[Provided entries]
-------------------------
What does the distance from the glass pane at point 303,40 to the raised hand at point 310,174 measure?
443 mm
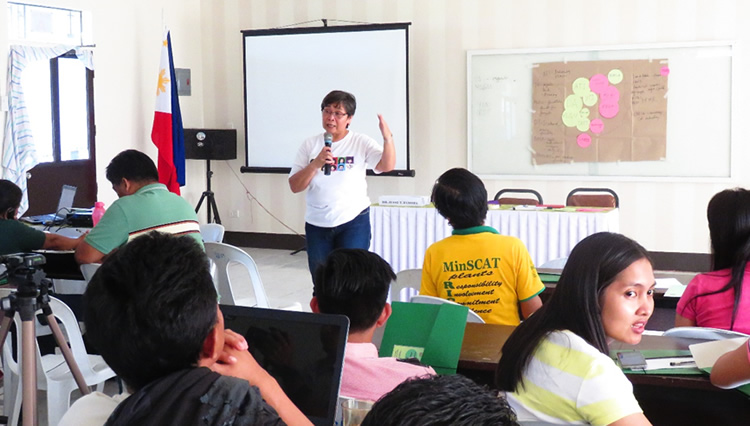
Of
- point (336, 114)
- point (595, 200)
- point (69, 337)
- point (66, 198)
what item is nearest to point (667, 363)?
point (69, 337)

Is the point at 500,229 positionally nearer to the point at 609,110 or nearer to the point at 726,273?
-------------------------
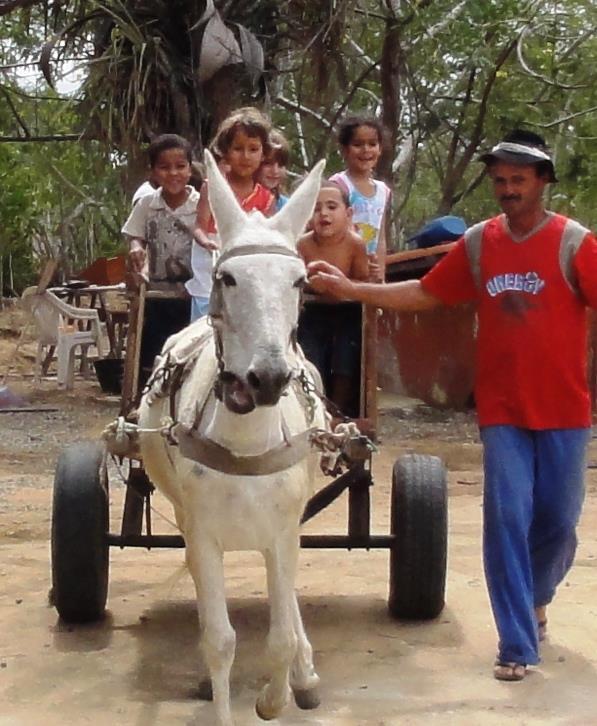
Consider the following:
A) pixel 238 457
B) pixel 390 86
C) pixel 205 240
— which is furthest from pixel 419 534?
-------------------------
[Objective] Locate every line in the records above that contains the string "point", treating uppercase and lowercase as different, and copy each such line.

[Task answer]
What does the distance from the glass pane at point 303,40 to the raised hand at point 310,174 measure?
- point (336, 114)
- point (595, 200)
- point (69, 337)
- point (66, 198)
what item is nearest to point (667, 363)?
point (69, 337)
Is the point at 500,229 positionally nearer to the point at 609,110 or nearer to the point at 726,273?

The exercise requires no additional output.